| DATA TO PROCESS |
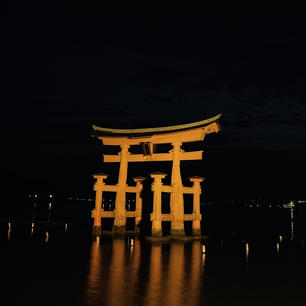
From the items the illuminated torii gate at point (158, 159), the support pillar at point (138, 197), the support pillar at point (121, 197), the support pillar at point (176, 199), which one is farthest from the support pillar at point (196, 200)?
the support pillar at point (121, 197)

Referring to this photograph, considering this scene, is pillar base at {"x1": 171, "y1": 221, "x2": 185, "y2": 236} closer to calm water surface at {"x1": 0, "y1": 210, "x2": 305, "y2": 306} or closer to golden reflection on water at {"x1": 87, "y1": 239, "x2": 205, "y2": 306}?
golden reflection on water at {"x1": 87, "y1": 239, "x2": 205, "y2": 306}

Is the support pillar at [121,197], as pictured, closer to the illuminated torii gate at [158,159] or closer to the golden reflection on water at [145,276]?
the illuminated torii gate at [158,159]

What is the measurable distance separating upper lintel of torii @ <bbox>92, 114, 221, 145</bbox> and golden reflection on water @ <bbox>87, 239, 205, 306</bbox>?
6.42 m

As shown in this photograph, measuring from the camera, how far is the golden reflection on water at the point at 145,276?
859cm

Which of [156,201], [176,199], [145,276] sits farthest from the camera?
[176,199]

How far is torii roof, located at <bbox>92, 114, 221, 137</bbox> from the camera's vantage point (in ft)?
67.6

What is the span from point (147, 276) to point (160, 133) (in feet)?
39.2

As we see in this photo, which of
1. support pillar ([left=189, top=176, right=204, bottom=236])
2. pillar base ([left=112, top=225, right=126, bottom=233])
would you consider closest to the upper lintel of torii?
support pillar ([left=189, top=176, right=204, bottom=236])

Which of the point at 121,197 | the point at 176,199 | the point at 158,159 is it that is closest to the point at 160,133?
the point at 158,159

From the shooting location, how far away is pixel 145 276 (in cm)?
1120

| TASK REQUIREMENTS |
Could you write out the lines above again with every "camera" replaced by "viewer", leaving everything else unchanged and omitting the pictures?

| TASK ANSWER |
From the items the illuminated torii gate at point (158, 159), the support pillar at point (138, 197), the support pillar at point (121, 197), the support pillar at point (176, 199), which one is farthest from the support pillar at point (196, 200)?
the support pillar at point (121, 197)

Referring to this photograph, considering this scene, is pillar base at {"x1": 171, "y1": 221, "x2": 185, "y2": 236} closer to calm water surface at {"x1": 0, "y1": 210, "x2": 305, "y2": 306} or closer to golden reflection on water at {"x1": 87, "y1": 239, "x2": 205, "y2": 306}?
golden reflection on water at {"x1": 87, "y1": 239, "x2": 205, "y2": 306}

Is the support pillar at [121,197], as pictured, closer to the illuminated torii gate at [158,159] or closer to the golden reflection on water at [145,276]?
the illuminated torii gate at [158,159]

What is the measurable distance separating upper lintel of torii @ <bbox>92, 114, 221, 145</bbox> and golden reflection on water @ <bbox>87, 239, 205, 306</bbox>?
6.42 m

As shown in this photograph, measuring from the viewer, how far is the golden reflection on water at the point at 145,276?
859cm

Which of [156,201], [176,199], [145,276] sits farthest from the viewer?
[176,199]

How far is torii roof, located at <bbox>92, 114, 221, 137</bbox> from the viewer's vantage point (in ft)?
67.6

What is the span from point (147, 276) to point (160, 133) (in feet)?
39.2

As we see in this photo, which of
1. support pillar ([left=189, top=176, right=204, bottom=236])
2. pillar base ([left=112, top=225, right=126, bottom=233])
would you consider closest to the upper lintel of torii?
support pillar ([left=189, top=176, right=204, bottom=236])

Which of the point at 121,197 | the point at 176,199 | the point at 158,159 is it that is closest to the point at 160,133?
the point at 158,159

From the shooting location, how far away is pixel 145 276 (in cm)?
1120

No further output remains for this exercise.